Collected data:
_ _ _ _
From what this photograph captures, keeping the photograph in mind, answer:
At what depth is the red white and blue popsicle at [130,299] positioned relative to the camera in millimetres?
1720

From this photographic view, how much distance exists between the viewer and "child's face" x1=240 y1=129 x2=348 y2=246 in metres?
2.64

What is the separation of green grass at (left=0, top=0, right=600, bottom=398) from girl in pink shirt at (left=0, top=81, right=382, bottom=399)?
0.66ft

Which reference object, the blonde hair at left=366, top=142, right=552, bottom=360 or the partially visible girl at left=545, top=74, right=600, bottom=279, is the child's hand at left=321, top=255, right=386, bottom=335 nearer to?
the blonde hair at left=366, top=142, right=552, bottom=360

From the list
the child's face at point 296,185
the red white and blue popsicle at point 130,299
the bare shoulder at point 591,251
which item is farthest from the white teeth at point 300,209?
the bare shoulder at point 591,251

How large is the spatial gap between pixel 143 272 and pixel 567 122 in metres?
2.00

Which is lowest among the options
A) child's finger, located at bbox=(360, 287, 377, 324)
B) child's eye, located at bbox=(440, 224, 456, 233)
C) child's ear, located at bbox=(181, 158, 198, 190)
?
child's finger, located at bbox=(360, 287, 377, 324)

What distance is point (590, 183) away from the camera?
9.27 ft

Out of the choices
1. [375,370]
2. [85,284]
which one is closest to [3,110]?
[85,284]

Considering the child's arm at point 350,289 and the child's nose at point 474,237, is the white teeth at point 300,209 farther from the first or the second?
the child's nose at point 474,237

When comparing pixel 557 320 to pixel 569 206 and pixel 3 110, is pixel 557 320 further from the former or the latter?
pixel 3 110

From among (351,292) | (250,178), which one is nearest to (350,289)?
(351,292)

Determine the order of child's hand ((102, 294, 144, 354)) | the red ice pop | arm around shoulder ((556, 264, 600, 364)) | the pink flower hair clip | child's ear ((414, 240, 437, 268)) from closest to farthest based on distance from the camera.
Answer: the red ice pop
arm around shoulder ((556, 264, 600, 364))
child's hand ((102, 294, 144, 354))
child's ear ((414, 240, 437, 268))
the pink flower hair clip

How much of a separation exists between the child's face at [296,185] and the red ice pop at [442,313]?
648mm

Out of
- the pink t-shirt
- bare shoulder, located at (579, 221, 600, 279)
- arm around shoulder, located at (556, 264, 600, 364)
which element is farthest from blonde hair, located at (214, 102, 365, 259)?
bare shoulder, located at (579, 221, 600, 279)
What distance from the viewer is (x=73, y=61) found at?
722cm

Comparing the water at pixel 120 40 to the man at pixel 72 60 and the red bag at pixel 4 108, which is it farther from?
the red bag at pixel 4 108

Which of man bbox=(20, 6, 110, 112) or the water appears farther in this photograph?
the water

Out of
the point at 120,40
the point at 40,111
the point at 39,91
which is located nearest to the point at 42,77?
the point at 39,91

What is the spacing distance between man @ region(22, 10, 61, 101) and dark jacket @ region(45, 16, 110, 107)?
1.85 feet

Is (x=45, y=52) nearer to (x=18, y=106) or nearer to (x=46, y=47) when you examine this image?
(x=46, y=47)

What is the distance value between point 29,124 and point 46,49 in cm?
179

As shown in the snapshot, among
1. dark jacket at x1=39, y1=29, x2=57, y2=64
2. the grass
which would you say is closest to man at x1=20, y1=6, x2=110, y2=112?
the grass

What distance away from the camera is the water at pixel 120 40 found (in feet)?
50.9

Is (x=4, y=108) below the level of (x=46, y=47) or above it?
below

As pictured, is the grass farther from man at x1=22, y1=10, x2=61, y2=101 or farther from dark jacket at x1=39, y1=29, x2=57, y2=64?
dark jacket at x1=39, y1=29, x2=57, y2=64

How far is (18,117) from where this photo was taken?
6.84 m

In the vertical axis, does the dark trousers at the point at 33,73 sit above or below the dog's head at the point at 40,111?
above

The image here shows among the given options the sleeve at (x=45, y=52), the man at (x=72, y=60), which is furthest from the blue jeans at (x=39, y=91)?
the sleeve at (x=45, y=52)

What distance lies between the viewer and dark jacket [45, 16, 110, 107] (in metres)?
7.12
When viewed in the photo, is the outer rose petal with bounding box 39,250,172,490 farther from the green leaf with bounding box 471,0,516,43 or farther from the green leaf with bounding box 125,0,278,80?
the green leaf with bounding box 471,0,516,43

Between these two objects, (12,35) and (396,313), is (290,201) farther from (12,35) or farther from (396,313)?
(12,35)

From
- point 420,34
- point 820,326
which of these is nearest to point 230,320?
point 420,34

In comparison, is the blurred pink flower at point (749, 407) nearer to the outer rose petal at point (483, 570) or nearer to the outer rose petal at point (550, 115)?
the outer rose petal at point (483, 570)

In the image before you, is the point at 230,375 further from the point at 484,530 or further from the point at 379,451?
_ _ _ _
* YOUR GOAL *
Reproduce every line of the material above without any change.

* EXERCISE RESULT *
From what this photograph captures, keeping the photograph in mind, answer:
At what depth is the red white and blue popsicle at [130,299] positioned relative to the camera in millimetres?
1720

From this photographic view, how much distance exists between the viewer and "child's face" x1=240 y1=129 x2=348 y2=246 in metres?
2.64

What is the separation of green grass at (left=0, top=0, right=600, bottom=398) from girl in pink shirt at (left=0, top=81, right=382, bottom=399)?
0.66ft

Which reference object, the blonde hair at left=366, top=142, right=552, bottom=360 or the partially visible girl at left=545, top=74, right=600, bottom=279, is the child's hand at left=321, top=255, right=386, bottom=335 nearer to?
the blonde hair at left=366, top=142, right=552, bottom=360

From the list
the child's face at point 296,185
the red white and blue popsicle at point 130,299
the bare shoulder at point 591,251
which item is farthest from the white teeth at point 300,209?
the bare shoulder at point 591,251

How large is the spatial gap between pixel 143 272 and pixel 567 122 in metres?
2.00

Which is lowest among the options
A) child's finger, located at bbox=(360, 287, 377, 324)
B) child's eye, located at bbox=(440, 224, 456, 233)
C) child's ear, located at bbox=(181, 158, 198, 190)
?
child's finger, located at bbox=(360, 287, 377, 324)

What distance is point (590, 183) away from the camera?
9.27 ft

Out of the choices
1. [375,370]
2. [85,284]
which one is closest to [3,110]?
[85,284]

Considering the child's arm at point 350,289 and the child's nose at point 474,237, is the white teeth at point 300,209 farther from the first or the second?
the child's nose at point 474,237

When comparing pixel 557 320 to pixel 569 206 and pixel 3 110, is pixel 557 320 further from the former or the latter?
pixel 3 110

From among (351,292) | (250,178), which one is nearest to (350,289)?
(351,292)

Determine the order of child's hand ((102, 294, 144, 354)) | the red ice pop | arm around shoulder ((556, 264, 600, 364)) | the pink flower hair clip | child's ear ((414, 240, 437, 268)) from closest to farthest based on distance from the camera.
Answer: the red ice pop
arm around shoulder ((556, 264, 600, 364))
child's hand ((102, 294, 144, 354))
child's ear ((414, 240, 437, 268))
the pink flower hair clip

How much of a separation exists between the child's face at [296,185] and the red ice pop at [442,313]?
648mm

Out of
- the pink t-shirt
- bare shoulder, located at (579, 221, 600, 279)
- arm around shoulder, located at (556, 264, 600, 364)
which element is farthest from blonde hair, located at (214, 102, 365, 259)?
bare shoulder, located at (579, 221, 600, 279)
What distance from the viewer is (x=73, y=61) found at?
722cm

Comparing the water at pixel 120 40 to the man at pixel 72 60 and the red bag at pixel 4 108, which is it farther from?
the red bag at pixel 4 108

Which of man bbox=(20, 6, 110, 112) or the water appears farther in this photograph?
the water

Out of
the point at 120,40
the point at 40,111
the point at 39,91
which is located nearest to the point at 42,77?
the point at 39,91

What is the spacing distance between man @ region(22, 10, 61, 101) and dark jacket @ region(45, 16, 110, 107)?
1.85 feet

Is (x=45, y=52) nearer to (x=18, y=106) or nearer to (x=46, y=47) when you examine this image?
(x=46, y=47)

What is the distance value between point 29,124 and point 46,49 in cm?
179

As shown in the snapshot, among
1. dark jacket at x1=39, y1=29, x2=57, y2=64
2. the grass
which would you say is closest to man at x1=20, y1=6, x2=110, y2=112?
the grass

What distance away from the camera is the water at pixel 120 40 found (in feet)?
50.9

Is (x=4, y=108) below the level of (x=46, y=47) or above it?
below

As pictured, is the grass farther from man at x1=22, y1=10, x2=61, y2=101 or farther from dark jacket at x1=39, y1=29, x2=57, y2=64?
dark jacket at x1=39, y1=29, x2=57, y2=64

How far is (18,117) from where this photo was taken?
6.84 m

In the vertical axis, does the dark trousers at the point at 33,73 sit above or below the dog's head at the point at 40,111?
above

The image here shows among the given options the sleeve at (x=45, y=52), the man at (x=72, y=60), which is furthest from the blue jeans at (x=39, y=91)?
the sleeve at (x=45, y=52)

What distance lies between the viewer and dark jacket [45, 16, 110, 107] (in metres)?
7.12
When viewed in the photo, is the outer rose petal with bounding box 39,250,172,490 farther from the green leaf with bounding box 471,0,516,43 or farther from the green leaf with bounding box 125,0,278,80?
the green leaf with bounding box 471,0,516,43

Between these two objects, (12,35) and (396,313), is (290,201) farther from (12,35) or farther from (396,313)?
(12,35)

From
- point 420,34
- point 820,326
which of these is nearest to point 230,320?
point 420,34

In comparison, is the blurred pink flower at point (749, 407) nearer to the outer rose petal at point (483, 570) or nearer to the outer rose petal at point (550, 115)?
the outer rose petal at point (483, 570)

In the image before you, is the point at 230,375 further from the point at 484,530 or further from the point at 379,451?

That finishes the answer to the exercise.